Starting in March going through to April here. :biggrin We are beyond excited
Nubian does were all bred to Khan All the alpine junior does were bred to Tallis. And Gwen was bred to Theoden, We will FINALLY get to SEE the breeding of the line we have planned ( :woohoo). Last breeding was a bomb with Gwen because of the dog attack 
Most eager for the udders on our 2 Lonesome Doe linebreeding FF'S, VERY VERY anxious for Lady's kidding (think pink think pink).
Though all the new kiddos are cute as a button.... I must admit I like the break and do not envy you winter kidders  And anyone who has seen my FB avatar will say I need that break :lol. 
Tam


----------



## [email protected] (Sep 18, 2008)

This is what I have on my calendar...but I pen breed, so it's guesstimates.

NettieXAstus (3rd freshener): March 6
CallieXPilgrim (3rd freshener): March 12
ZZXAstus (2nd freshener): March 13
KindleXPilgrim (3rd freshener): March 15
AbbyXBeerrun (FF): March 29
AllieXBeerrun (FF): April 3
MayzieXBeerrun (FF): April 12

Might have another due in May or maybe June or maybe held over til next year. :/

And in the middle of all this......I have my first grandbaby due March 10. I've told my daughter-in-law that when any of the does go into labor that she is to cross her legs! LOL Hinted to her that March 20th would be a good day to wait for--would be right between the break between the sr does and FFs and...it's MY birthday. :biggrin Oh, and grandbaby is a girl.  Hope it's a trend for the year. PINK! PINK! PINK!

Written request 1: Rewrite the records from the first line through the line with "Write the LilyPond", replacing "Untitled" with "Melody" and changing nothing else.
The records that follow are unrelated to the text above.

[Data listing]
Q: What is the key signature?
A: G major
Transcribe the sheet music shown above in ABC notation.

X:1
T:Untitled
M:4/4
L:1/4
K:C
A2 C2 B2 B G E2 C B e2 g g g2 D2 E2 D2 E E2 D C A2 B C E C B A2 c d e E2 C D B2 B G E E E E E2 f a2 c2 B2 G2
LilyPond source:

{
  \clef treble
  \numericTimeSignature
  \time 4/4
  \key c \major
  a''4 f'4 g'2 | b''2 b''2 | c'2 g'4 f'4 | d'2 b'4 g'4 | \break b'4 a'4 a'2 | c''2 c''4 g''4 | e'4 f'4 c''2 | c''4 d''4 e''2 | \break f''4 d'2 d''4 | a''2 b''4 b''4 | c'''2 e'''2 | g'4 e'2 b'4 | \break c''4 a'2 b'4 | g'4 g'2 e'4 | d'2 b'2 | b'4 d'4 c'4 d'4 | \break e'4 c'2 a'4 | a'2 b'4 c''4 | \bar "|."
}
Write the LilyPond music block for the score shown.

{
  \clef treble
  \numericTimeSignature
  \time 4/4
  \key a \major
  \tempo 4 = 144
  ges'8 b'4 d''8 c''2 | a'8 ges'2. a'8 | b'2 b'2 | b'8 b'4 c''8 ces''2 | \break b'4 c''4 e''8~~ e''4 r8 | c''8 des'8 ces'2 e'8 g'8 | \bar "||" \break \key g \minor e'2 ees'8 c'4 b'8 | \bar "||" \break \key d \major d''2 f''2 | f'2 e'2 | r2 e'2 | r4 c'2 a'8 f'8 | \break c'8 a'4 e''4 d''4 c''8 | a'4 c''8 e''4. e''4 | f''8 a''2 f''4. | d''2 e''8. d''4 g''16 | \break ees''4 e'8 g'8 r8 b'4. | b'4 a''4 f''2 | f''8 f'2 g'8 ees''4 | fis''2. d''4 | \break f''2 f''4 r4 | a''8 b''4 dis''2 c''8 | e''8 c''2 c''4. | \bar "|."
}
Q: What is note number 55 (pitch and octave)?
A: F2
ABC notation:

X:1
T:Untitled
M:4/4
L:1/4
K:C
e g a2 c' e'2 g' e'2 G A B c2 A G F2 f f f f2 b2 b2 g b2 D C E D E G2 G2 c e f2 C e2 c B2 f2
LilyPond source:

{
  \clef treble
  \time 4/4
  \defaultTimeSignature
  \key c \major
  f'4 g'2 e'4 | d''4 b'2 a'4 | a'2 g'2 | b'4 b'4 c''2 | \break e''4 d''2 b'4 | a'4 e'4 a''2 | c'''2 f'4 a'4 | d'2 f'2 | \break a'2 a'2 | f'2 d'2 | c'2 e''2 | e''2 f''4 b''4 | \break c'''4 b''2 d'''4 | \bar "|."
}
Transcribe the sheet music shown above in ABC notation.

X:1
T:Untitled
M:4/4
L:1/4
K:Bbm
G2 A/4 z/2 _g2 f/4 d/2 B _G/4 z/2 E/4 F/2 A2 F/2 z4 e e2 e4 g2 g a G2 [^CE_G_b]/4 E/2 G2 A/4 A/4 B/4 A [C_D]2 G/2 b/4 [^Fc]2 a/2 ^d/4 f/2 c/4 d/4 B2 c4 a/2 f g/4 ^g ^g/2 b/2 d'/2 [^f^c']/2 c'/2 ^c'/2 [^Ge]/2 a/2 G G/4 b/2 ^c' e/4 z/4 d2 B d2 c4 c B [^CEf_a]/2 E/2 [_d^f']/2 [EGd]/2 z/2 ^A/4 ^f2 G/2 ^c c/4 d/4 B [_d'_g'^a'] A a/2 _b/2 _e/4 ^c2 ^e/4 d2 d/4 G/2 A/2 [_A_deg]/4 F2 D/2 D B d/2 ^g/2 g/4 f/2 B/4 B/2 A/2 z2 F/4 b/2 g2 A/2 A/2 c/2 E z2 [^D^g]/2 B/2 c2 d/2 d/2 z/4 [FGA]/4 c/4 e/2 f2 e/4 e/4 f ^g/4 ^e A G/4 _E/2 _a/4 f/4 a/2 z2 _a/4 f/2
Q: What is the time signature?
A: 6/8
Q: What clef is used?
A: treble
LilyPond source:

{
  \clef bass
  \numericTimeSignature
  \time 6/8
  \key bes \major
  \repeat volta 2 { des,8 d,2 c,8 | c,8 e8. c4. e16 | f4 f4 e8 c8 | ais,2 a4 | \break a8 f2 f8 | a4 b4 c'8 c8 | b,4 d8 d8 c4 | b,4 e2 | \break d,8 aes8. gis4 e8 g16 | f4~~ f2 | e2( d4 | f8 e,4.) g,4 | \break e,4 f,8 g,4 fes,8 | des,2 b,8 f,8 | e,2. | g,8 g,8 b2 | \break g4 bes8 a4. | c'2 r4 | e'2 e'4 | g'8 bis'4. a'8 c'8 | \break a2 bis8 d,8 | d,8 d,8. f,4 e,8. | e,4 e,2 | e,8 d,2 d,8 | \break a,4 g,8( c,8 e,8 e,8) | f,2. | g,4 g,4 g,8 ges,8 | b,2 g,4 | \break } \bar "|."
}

Written request 2: From the goat-breeding thread, copy the words starting with "NettieXAstus (3rd freshener): March" and going on through "PINK! PINK! PINK!", without any changes.

Final result 1:
Q: What is the key signature?
A: G major
Transcribe the sheet music shown above in ABC notation.

X:1
T:Melody
M:4/4
L:1/4
K:C
A2 C2 B2 B G E2 C B e2 g g g2 D2 E2 D2 E E2 D C A2 B C E C B A2 c d e E2 C D B2 B G E E E E E2 f a2 c2 B2 G2
LilyPond source:

{
  \clef treble
  \numericTimeSignature
  \time 4/4
  \key c \major
  a''4 f'4 g'2 | b''2 b''2 | c'2 g'4 f'4 | d'2 b'4 g'4 | \break b'4 a'4 a'2 | c''2 c''4 g''4 | e'4 f'4 c''2 | c''4 d''4 e''2 | \break f''4 d'2 d''4 | a''2 b''4 b''4 | c'''2 e'''2 | g'4 e'2 b'4 | \break c''4 a'2 b'4 | g'4 g'2 e'4 | d'2 b'2 | b'4 d'4 c'4 d'4 | \break e'4 c'2 a'4 | a'2 b'4 c''4 | \bar "|."
}
Write the LilyPond music block for the score shown.

Final result 2:
NettieXAstus (3rd freshener): March 6
CallieXPilgrim (3rd freshener): March 12
ZZXAstus (2nd freshener): March 13
KindleXPilgrim (3rd freshener): March 15
AbbyXBeerrun (FF): March 29
AllieXBeerrun (FF): April 3
MayzieXBeerrun (FF): April 12

Might have another due in May or maybe June or maybe held over til next year. :/

And in the middle of all this......I have my first grandbaby due March 10. I've told my daughter-in-law that when any of the does go into labor that she is to cross her legs! LOL Hinted to her that March 20th would be a good day to wait for--would be right between the break between the sr does and FFs and...it's MY birthday. :biggrin Oh, and grandbaby is a girl.  Hope it's a trend for the year. PINK! PINK! PINK!